AUFGABEN -
a) Stimmen diese Aussagen mit dem Text über das Skilanglaufen im Riesengebirge überein? Beantworte jede mit Ja oder Nein und zitiere die entscheidenden Worte des Textes wörtlich: (i) Die Touren waren bis zu 50 Kilometer lang. (ii) An einigen der 25 Tage war das Wetter schlecht. (iii) Skilanglaufen wird nur als Ausdauertraining beschrieben, nicht als Vergnügen.
b) Wie könnte der Text über das Skilanglaufen im Riesengebirge weitergehen? Setze ihn nach seinem letzten Satz fort.

___ SEITENAUSZUG ___

25 Tage auf Skier im Riesengebirge. 25 Tage mit perfekten Bedingungen. Für mich gab es nur gutes Wetter, so dass ich mich jeden Tag aufs Neue freute, den Startschuss zur Einheit zu geben. Bis zu 50 Kilometer lange Touren absolvierte ich im Reich Rübezahls. Bevor ich nun die Skier wieder in die Ecke stellen werde, möchte ich der Frage nachgehen, was mich am Skilanglaufen fasziniert und welche Auswirkungen es auf mich hat. Daneben möchte ich andere ermutigen, sich ebenfalls auf die dünnen Bretter zu trauen, denn Skilanglaufen ist nicht nur eine tolle Möglichkeit für das Ausdauertraining im Winter. Es kann einen riesigen Spaß bereiten. Voraussetzung ist, dass man sich darauf einlässt und die ersten Bruchlandungen im Tiefschnee mit Humor nimmt!

___ DATEN ___

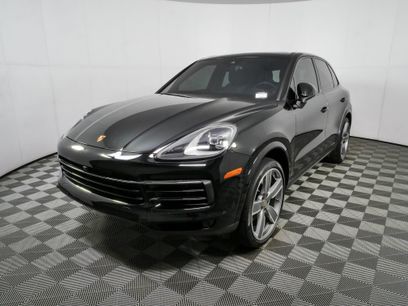 Certified 2020 Porsche Cayenne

___

ANTWORTEN -
a)
(i) Ja: „Bis zu 50 Kilometer lange Touren absolvierte ich im Reich Rübezahls.“
(ii) Nein: „Für mich gab es nur gutes Wetter“
(iii) Nein: „Es kann einen riesigen Spaß bereiten.“

b)
1) Natur vs. Millionenstadt
Als Kind der Großstadt bin ich im dichten Verkehrsdschungel aufgewachsen. Auch wenn Berlin als grüne Stadt bekannt ist, bin ich vom großen Kontrast zur unberührten Natur in einsamen Gebieten beeindruckt. In der Loipe lasse ich das Gedränge in der U-Bahn, den Gestank der Autoabgase und die Hektik des Alltags weit hinter mir. Grenzenlose Freiheit lassen mich in der Bewegung aufgehen und ich genieße die Natur mit allen Sinnen.
2) Voller Körpereinsatz
Beim Skilanglaufen werden alle Muskeln beansprucht. Vor allem die Rumpfstabilität wird trainiert. Einen großen Anteil an der Vorwärtsbewegung haben im Vergleich zum Laufen auch die Arme. Für einen kräftigen Stockeinsatz wird der ganze Oberkörper einschließlich des Rückens benötigt. Eine gute Körperspannung ist dafür Voraussetzung. Ebenfalls wird der Fußabdruck gestärkt, so dass vom großen Zeh bis zur Nackenmuskulatur des letzten Halswirbels der gesamte Körper im Einsatz ist.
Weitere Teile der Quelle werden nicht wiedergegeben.